Starting from July, mortgage applicants received some relief, namely, the debt service-to-income ratio (DSTI) parameter was abolished. This was a somewhat unexpected decision by the CNB. It was assumed that this might increase demand for real estate, as potential buyers would have more opportunities to obtain a mortgage loan. Additionally, this might lead to increased competition among buyers and a rise in housing prices.
As the result – the volume of issued mortgage loans increased by 16%.
In September, the Central Bank Council kept the base rates unchanged, but in terms of year-on-year dynamics, the volume of granted mortgage loans was nearly 90% higher, with a significant acceleration in year-on-year dynamics. These data were provided by Hypomonitor of the Czech National Bank. There was noted an increase in customer demand for housing loans, signaling that people were starting to adapt to the current economic situation, and perhaps, the buying interest began to recover.
In December, at the regular meeting, the Banking Council of the Czech National Bank made the decision to reduce interest rates for the first time in more than 3.5 years. The main rate from which banks earn interest decreased by a quarter of a percentage point to 6.75 percent.
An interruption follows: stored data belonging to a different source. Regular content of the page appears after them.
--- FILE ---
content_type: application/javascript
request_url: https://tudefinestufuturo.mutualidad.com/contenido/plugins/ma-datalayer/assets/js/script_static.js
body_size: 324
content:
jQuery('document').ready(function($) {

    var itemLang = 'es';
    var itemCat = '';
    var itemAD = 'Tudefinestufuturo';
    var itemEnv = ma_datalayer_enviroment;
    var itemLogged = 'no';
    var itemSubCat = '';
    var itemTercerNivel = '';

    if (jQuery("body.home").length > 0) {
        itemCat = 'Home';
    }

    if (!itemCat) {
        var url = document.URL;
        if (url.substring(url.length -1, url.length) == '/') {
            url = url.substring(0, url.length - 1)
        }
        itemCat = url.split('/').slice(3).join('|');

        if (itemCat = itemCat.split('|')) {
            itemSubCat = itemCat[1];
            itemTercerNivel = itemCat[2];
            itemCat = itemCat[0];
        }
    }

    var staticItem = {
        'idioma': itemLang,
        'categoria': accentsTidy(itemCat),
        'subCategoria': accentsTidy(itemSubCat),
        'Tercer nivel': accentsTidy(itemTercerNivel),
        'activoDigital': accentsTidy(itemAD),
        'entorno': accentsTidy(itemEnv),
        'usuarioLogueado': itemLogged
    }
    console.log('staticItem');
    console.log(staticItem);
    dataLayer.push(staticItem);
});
The head of the central bank, Ales Michl, stated that the decision to lower the rate was unanimous.
Conditions for reducing interest rates exist – inflation is steadily slowing down, last recorded at 7.3% in November, and therefore, it can be expected that in the first half of next year, it will approach the central bank’s target level of 2%. The CNB also has a “range of acceptable values” where inflation is already acceptable for it, namely one percentage point on both sides of the target value. “The Bank’s Board expects inflation to significantly decrease next year,” Michl said at the press conference.
“We still see the risk that it might not be two but around three percent, hence the logic of cautiously lowering the interest rate. We are looking beyond January, looking a year or more ahead, where we see very low inflation on the horizon but more likely at the upper end of the allowable range,” Michl added.